═════ PASSAGE SHOWN ═════

The collection of umbilical cord blood has become more and more common over the last five to ten years as people are beginning to realize the value of the blood. Umbilical cord blood contains stem cells, cells that can provide healing and repair of the most damaging and life altering conditions and illnesses. Not only are there stem cells contained within the umbilical blood, they are different than the stem cells that can be found in adults and children that are even a little bit older.
Umbilical stem cells are different from other stem cells, though researchers are still not sure what all the differences are, or if there are more than they already know about. Research into the differences between umbilical stem cells and those derived from other sources is a very active area of interest, and it’s likely to continue to be until we understand all the differences.
Right now we know that umbilical cord stem cells are newer, and that typically means healthier. Stem cells have the ability to go into any area of the body and duplicate the cells there, repairing, and even curing disease and damage, so it’s easy to see why the youngest healthiest stem cells are desirable. In terms of health and effectiveness it seems as though the younger stem cells would be favorable, though adult stem cells are highly effective as well.
The great advantage to using umbilical stem cells is that they are healthy and strong, so they will continue to divide for longer periods of time, which is great! The longer one stem cell will continue to divide and create new healthy cells, the quicker one may heal and have damage repaired. New stem cells may also allow for fewer transplantations to be made because they do go on to divide for longer than adult or other stem cells do.

═════

WORK ORDER 1: Can you copy out the umbilical cord blood passage, starting with "Right now we" and going on through "effective as well."?
WORK ORDER 2: What comes next in the text on umbilical stem cells? Write the passage that follows its final sentence.
The records have no connection to the umbilical cord blood text.

═════ RECORD EXTRACTS ═════

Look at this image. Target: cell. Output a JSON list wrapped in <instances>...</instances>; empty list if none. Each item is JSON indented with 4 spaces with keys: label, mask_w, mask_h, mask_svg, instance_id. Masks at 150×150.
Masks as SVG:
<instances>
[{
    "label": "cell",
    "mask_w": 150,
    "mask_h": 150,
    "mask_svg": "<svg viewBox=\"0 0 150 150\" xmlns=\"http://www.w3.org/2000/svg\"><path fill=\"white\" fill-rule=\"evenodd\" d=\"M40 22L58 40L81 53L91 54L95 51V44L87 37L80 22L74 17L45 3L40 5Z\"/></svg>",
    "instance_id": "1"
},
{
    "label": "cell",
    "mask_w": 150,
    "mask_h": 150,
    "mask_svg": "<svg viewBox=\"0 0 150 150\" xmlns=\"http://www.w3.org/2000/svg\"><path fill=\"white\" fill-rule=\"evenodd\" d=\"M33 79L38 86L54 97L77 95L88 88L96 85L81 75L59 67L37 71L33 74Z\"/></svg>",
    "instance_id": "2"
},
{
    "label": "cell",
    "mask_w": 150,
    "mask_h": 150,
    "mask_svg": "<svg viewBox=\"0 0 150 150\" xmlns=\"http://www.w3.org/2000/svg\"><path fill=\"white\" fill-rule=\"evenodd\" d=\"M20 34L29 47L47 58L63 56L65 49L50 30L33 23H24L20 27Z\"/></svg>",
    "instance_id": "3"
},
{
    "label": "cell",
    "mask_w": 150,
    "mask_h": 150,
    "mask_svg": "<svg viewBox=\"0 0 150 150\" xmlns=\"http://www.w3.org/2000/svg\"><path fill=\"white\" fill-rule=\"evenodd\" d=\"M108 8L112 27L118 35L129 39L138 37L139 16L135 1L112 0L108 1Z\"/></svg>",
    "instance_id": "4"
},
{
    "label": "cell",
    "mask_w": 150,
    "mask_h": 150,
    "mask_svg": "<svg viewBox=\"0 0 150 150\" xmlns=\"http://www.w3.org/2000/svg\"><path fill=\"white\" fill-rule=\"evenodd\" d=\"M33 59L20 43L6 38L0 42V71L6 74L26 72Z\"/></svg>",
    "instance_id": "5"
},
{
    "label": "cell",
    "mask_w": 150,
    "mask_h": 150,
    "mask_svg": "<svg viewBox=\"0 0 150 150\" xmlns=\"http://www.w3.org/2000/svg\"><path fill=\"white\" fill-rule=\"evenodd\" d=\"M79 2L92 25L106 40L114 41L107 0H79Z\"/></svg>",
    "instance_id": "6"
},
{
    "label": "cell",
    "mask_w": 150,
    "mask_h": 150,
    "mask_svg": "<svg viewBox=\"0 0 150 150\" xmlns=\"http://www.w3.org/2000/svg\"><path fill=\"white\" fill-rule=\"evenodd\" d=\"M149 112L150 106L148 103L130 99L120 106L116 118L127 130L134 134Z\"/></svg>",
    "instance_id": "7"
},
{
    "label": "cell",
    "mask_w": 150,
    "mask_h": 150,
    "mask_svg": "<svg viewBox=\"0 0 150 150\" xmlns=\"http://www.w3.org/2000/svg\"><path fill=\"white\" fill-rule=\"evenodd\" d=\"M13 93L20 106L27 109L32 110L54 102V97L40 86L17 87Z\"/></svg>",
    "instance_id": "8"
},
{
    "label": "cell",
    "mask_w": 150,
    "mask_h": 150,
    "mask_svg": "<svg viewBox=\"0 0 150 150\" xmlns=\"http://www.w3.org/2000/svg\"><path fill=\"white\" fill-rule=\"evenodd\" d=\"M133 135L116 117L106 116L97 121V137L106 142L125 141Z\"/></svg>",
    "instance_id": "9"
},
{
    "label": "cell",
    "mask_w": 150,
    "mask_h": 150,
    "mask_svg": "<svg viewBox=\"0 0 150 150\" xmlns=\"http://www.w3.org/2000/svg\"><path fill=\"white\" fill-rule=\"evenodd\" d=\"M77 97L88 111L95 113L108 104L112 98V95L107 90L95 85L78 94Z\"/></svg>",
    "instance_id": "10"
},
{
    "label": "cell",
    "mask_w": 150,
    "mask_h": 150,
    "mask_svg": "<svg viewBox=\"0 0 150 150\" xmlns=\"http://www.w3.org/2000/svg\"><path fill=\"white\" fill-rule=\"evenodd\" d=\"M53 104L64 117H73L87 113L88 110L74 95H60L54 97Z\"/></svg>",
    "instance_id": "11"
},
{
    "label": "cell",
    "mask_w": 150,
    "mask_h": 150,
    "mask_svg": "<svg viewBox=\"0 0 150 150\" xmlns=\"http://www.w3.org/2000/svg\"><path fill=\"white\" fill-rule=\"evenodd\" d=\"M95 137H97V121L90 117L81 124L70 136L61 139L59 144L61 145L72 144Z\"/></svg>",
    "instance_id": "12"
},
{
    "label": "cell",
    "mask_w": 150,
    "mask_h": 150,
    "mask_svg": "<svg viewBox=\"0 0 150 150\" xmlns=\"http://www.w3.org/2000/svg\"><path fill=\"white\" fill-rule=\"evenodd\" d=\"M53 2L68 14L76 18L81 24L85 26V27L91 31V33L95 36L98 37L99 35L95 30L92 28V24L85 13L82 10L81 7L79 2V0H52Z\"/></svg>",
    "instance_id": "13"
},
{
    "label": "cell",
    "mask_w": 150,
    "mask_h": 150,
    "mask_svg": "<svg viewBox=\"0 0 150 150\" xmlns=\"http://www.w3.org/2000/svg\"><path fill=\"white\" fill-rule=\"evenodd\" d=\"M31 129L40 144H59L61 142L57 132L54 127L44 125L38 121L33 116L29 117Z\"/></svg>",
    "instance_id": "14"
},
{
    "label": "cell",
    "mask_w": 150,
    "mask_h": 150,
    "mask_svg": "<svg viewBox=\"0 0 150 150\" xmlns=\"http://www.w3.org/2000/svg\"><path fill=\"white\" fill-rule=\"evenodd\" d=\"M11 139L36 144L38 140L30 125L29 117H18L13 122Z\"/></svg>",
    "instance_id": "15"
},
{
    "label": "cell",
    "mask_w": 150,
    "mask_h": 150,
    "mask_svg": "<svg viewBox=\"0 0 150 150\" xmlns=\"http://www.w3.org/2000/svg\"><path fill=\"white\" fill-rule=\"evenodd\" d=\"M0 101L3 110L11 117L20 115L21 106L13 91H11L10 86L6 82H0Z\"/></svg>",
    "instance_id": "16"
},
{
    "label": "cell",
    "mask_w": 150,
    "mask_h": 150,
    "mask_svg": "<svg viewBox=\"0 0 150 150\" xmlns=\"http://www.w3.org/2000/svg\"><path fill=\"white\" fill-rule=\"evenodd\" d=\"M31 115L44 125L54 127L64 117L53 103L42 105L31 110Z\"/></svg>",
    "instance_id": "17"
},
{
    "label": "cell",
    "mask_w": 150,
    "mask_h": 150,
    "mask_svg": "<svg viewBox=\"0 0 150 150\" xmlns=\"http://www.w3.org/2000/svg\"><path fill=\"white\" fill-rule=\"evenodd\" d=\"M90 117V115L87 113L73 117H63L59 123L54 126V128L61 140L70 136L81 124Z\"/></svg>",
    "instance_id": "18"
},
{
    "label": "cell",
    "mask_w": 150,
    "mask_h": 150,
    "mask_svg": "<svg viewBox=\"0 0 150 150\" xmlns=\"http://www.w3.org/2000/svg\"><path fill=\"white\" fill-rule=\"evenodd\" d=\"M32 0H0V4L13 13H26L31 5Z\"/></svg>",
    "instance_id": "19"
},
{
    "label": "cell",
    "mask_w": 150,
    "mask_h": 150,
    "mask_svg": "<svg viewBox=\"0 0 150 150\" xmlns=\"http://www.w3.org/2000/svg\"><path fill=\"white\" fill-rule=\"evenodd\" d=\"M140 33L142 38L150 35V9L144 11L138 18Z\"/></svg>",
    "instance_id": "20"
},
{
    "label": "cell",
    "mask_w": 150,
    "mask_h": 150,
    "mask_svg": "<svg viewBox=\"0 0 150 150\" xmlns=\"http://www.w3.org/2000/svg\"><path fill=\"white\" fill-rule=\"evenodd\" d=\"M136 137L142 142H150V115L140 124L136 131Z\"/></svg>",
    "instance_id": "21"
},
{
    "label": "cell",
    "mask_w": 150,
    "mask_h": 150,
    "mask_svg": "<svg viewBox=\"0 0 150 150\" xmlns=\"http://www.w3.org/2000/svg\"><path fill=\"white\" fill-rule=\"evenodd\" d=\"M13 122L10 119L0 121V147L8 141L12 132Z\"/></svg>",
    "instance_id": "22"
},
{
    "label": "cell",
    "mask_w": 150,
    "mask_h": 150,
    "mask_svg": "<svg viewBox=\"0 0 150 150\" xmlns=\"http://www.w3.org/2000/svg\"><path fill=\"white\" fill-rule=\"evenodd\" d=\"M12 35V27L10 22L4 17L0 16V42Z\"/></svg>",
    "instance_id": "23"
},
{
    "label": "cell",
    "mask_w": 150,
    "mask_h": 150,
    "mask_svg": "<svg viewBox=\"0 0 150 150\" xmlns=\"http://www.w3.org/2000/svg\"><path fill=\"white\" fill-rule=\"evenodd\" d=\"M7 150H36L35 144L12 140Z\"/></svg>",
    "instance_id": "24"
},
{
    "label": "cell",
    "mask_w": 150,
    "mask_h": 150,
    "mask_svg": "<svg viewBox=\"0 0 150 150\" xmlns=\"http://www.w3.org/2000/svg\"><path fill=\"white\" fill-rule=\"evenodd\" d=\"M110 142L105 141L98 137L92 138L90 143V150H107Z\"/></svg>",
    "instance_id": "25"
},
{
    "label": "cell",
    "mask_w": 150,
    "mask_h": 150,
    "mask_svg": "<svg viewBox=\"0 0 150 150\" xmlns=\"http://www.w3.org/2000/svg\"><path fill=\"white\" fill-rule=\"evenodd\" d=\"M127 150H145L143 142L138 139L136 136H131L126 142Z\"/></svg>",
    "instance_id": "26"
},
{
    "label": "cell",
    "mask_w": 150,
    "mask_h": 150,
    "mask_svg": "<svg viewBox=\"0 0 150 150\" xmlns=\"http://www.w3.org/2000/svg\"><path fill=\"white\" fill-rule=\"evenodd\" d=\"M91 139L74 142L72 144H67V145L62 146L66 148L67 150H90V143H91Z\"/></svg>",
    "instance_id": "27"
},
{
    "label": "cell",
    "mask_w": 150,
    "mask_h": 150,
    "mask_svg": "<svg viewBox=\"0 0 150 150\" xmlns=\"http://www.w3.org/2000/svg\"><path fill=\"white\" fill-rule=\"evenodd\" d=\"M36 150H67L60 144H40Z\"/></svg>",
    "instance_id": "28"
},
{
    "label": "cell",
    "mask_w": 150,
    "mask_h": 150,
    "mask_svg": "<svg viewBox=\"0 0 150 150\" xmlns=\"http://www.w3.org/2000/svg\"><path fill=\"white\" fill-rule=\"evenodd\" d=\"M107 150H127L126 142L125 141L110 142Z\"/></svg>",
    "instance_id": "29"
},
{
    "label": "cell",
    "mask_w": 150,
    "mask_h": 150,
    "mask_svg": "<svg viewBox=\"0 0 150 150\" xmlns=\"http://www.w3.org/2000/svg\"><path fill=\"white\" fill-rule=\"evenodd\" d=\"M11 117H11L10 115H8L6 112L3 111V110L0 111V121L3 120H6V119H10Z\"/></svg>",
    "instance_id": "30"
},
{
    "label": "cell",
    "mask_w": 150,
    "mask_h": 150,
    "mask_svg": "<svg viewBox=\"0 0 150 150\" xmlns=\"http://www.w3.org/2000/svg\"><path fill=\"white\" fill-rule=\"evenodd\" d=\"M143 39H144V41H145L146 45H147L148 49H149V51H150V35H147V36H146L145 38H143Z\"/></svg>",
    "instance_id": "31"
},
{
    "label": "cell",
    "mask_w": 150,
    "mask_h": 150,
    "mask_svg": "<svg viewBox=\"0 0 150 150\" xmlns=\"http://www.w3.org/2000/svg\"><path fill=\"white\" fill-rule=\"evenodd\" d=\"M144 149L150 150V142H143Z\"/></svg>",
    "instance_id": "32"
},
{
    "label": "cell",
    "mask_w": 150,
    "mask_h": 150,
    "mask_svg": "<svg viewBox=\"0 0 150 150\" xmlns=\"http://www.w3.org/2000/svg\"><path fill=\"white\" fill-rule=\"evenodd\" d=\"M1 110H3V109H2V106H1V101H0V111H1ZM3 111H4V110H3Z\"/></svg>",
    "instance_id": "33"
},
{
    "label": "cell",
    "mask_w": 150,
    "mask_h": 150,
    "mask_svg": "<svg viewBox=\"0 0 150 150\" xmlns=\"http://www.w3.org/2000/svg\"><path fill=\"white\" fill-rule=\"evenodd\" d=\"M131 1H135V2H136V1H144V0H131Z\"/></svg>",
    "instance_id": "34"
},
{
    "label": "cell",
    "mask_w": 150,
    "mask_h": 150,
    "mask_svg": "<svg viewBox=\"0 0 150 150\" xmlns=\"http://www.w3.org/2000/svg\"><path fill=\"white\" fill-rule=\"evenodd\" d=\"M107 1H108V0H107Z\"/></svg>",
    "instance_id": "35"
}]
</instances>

═════

ANSWER SPACE 1:
Right now we know that umbilical cord stem cells are newer, and that typically means healthier. Stem cells have the ability to go into any area of the body and duplicate the cells there, repairing, and even curing disease and damage, so it’s easy to see why the youngest healthiest stem cells are desirable. In terms of health and effectiveness it seems as though the younger stem cells would be favorable, though adult stem cells are highly effective as well.

ANSWER SPACE 2:
One thing that sets umbilical stem cells apart from others is that they are easy to access. Almost every new mother is given information about cord blood collection and preservation, making it an easy source of stem cells to be used in the future. If cord blood was collected from a majority of babies, there would be easy access to these stem cells if an accident or illness that warranted their use and we’d probably see a huge decline in so many life altering diseases. Every child has cord blood, so it seems that in an ideal world it would be collected for every child, giving them a back up plan of sorts when the worst occurs later on in life.
Cord blood stem cells are new, healthy, and just ready to start repairing damaged areas of the body. If cord blood collection could be made standardized for all children, it would be a great source of stem cells for every person, for whatever reason they may need stem cell transplantation.